→ **YOUR GOAL**
Nothing in the records may change when you print them out again.

(Saved entries)
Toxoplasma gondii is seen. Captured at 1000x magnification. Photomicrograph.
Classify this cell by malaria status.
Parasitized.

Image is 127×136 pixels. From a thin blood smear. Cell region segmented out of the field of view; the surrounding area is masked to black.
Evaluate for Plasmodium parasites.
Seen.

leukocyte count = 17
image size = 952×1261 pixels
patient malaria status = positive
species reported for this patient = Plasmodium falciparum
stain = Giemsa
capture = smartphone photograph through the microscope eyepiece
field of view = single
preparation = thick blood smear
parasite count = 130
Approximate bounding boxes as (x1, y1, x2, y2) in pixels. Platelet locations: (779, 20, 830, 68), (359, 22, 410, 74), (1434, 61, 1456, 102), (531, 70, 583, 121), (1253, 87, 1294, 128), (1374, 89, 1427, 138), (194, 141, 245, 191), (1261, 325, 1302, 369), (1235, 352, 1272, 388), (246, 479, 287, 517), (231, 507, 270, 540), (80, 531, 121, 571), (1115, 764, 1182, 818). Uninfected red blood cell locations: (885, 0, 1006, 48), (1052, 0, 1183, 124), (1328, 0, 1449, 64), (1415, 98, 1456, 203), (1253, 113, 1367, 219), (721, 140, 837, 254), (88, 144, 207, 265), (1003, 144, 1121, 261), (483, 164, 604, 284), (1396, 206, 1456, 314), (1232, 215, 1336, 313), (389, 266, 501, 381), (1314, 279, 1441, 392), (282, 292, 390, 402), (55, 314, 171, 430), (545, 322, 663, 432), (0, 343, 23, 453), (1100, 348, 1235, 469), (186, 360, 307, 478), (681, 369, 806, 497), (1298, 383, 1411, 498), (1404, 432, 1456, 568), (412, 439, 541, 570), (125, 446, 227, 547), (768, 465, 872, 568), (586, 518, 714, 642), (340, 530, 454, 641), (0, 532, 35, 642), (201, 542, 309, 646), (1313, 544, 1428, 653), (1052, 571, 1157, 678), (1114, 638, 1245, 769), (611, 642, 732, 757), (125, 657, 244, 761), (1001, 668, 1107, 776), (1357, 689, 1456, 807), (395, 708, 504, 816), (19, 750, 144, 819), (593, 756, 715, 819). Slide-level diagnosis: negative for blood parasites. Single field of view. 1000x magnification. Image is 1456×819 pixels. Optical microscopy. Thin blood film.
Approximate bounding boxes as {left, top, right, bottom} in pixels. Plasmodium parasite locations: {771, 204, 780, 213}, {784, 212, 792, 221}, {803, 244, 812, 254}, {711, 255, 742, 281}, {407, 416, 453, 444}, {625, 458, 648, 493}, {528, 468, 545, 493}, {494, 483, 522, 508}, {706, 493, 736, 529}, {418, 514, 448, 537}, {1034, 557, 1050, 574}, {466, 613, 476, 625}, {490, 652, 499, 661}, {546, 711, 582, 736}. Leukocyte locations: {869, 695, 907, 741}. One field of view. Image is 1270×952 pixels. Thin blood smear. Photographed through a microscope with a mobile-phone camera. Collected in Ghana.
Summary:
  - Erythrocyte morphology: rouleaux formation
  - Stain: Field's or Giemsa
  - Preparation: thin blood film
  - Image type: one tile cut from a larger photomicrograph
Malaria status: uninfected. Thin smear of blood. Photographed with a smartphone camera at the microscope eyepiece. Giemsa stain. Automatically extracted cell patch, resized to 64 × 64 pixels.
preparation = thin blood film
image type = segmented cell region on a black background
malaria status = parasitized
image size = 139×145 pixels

→ **RESULT OF THE EXERCISE**
Toxoplasma gondii is seen. Captured at 1000x magnification. Photomicrograph.
Classify this cell by malaria status.
Parasitized.

Image is 127×136 pixels. From a thin blood smear. Cell region segmented out of the field of view; the surrounding area is masked to black.
Evaluate for Plasmodium parasites.
Seen.

leukocyte count = 17
image size = 952×1261 pixels
patient malaria status = positive
species reported for this patient = Plasmodium falciparum
stain = Giemsa
capture = smartphone photograph through the microscope eyepiece
field of view = single
preparation = thick blood smear
parasite count = 130
Approximate bounding boxes as (x1, y1, x2, y2) in pixels. Platelet locations: (779, 20, 830, 68), (359, 22, 410, 74), (1434, 61, 1456, 102), (531, 70, 583, 121), (1253, 87, 1294, 128), (1374, 89, 1427, 138), (194, 141, 245, 191), (1261, 325, 1302, 369), (1235, 352, 1272, 388), (246, 479, 287, 517), (231, 507, 270, 540), (80, 531, 121, 571), (1115, 764, 1182, 818). Uninfected red blood cell locations: (885, 0, 1006, 48), (1052, 0, 1183, 124), (1328, 0, 1449, 64), (1415, 98, 1456, 203), (1253, 113, 1367, 219), (721, 140, 837, 254), (88, 144, 207, 265), (1003, 144, 1121, 261), (483, 164, 604, 284), (1396, 206, 1456, 314), (1232, 215, 1336, 313), (389, 266, 501, 381), (1314, 279, 1441, 392), (282, 292, 390, 402), (55, 314, 171, 430), (545, 322, 663, 432), (0, 343, 23, 453), (1100, 348, 1235, 469), (186, 360, 307, 478), (681, 369, 806, 497), (1298, 383, 1411, 498), (1404, 432, 1456, 568), (412, 439, 541, 570), (125, 446, 227, 547), (768, 465, 872, 568), (586, 518, 714, 642), (340, 530, 454, 641), (0, 532, 35, 642), (201, 542, 309, 646), (1313, 544, 1428, 653), (1052, 571, 1157, 678), (1114, 638, 1245, 769), (611, 642, 732, 757), (125, 657, 244, 761), (1001, 668, 1107, 776), (1357, 689, 1456, 807), (395, 708, 504, 816), (19, 750, 144, 819), (593, 756, 715, 819). Slide-level diagnosis: negative for blood parasites. Single field of view. 1000x magnification. Image is 1456×819 pixels. Optical microscopy. Thin blood film.
Approximate bounding boxes as {left, top, right, bottom} in pixels. Plasmodium parasite locations: {771, 204, 780, 213}, {784, 212, 792, 221}, {803, 244, 812, 254}, {711, 255, 742, 281}, {407, 416, 453, 444}, {625, 458, 648, 493}, {528, 468, 545, 493}, {494, 483, 522, 508}, {706, 493, 736, 529}, {418, 514, 448, 537}, {1034, 557, 1050, 574}, {466, 613, 476, 625}, {490, 652, 499, 661}, {546, 711, 582, 736}. Leukocyte locations: {869, 695, 907, 741}. One field of view. Image is 1270×952 pixels. Thin blood smear. Photographed through a microscope with a mobile-phone camera. Collected in Ghana.
Summary:
  - Erythrocyte morphology: rouleaux formation
  - Stain: Field's or Giemsa
  - Preparation: thin blood film
  - Image type: one tile cut from a larger photomicrograph
Malaria status: uninfected. Thin smear of blood. Photographed with a smartphone camera at the microscope eyepiece. Giemsa stain. Automatically extracted cell patch, resized to 64 × 64 pixels.
preparation = thin blood film
image type = segmented cell region on a black background
malaria status = parasitized
image size = 139×145 pixels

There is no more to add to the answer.